The text I was reading says that:
x & (x + (1 << n)) = x, with the run of set bits (possibly length 0) starting at bit n cleared.
I tried putting different values in the python console and saw that:
>>> 5 & (5 + (1 << 2))
1
However, when I tried putting in other different values instead of 2, I got 5 as the answer. I tried putting in values from 1 to 7.
I tried deriving the expression but I couldn't.
What must be a reasonable explanation for the same? And how does it work?
I tried putting in values from 1 to 7 [for n]
n = 0 is also fine. Actually let's look at that case first. So x & (x + 1).
If x is odd, then x is of the form a01k (some bit-string a, followed by a zero, followed by k ones). Adding 1 to it would carry through all the trailing ones and turn it into a10k. And-ing that with x cancels the old trailing ones with the new trailing zeroes, and that new 1 that appeared with the old 0. a stays the same. In other words: the trailing ones were reset.
If x is even, then adding 1 to it does not carry, the only effect is that the least significant bit becomes set. The AND with x then resets that bit again. Overall nothing happens.
If n is not zero, then it's as if the n least significant bits aren't there. The addition doesn't affect them, therefore the AND doesn't either.
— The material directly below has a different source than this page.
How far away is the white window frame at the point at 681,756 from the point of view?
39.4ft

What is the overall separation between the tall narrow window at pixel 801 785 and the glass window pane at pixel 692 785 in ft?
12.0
So in total, x & (x + (1 << n)) can be described as "if there is a run of ones starting at position n, zero out that run, otherwise do nothing".
A potentially interesting variant is x & (x + (x & -x)), which first uses x & -x to get a mask of the least significant set bit and then proceeds the same as the original expression. That would find the first run of ones and reset it.